Skip to content

Kubernetes Garbage Collector - CronJob to clean orphaned session resources #238

@JoshuaAFerguson

Description

@JoshuaAFerguson

Overview

Phase 3 of 3 for fixing stuck sessions (Issue #235).

Implement a Kubernetes CronJob that periodically scans for and cleans up orphaned session resources (Deployments, Services, PVCs) that have no corresponding database record.

This is a "belt-and-suspenders" approach to handle edge cases where database and Kubernetes state diverge.

Problem

Even with Phase 1 (Session Reconciler) and Phase 2 (Agent Disconnect Cleanup), edge cases can still leave orphaned Kubernetes resources:

  1. Database corruption: Session record deleted but K8s resources remain
  2. Manual deletions: Admin deletes session in DB but not in K8s
  3. Migration issues: Database rollback leaves resources behind
  4. Agent bugs: Agent creates resources but fails to update DB
  5. Catastrophic failures: Control Plane crash during session creation

These orphaned resources:

  • Waste cluster capacity (CPU, memory, storage)
  • Cost money (PVCs persist indefinitely)
  • Clutter namespaces (hundreds of ghost sessions)
  • Confuse operators (which resources are real?)

Solution

Add Helm chart template for Kubernetes CronJob that:

  1. Scans all session-labeled resources in the cluster
  2. Queries database for each session ID
  3. Deletes resources with no matching database record
  4. Logs and emits metrics for cleanup actions

Implementation Plan

1. CronJob Definition

Create chart/templates/gc-cronjob.yaml with:

  • Configurable schedule (default: every 6 hours)

# # #

:: WHAT YOU WILL DO ::
What default schedule does the Kubernetes garbage collector issue give for the CronJob? The items that come next have no role here.

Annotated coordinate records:
# # #

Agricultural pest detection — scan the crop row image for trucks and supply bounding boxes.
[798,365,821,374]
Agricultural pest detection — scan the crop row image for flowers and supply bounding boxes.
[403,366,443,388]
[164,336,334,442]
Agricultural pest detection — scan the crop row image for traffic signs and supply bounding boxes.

# # #

:: WORKED SOLUTION ::
Every 6 hours.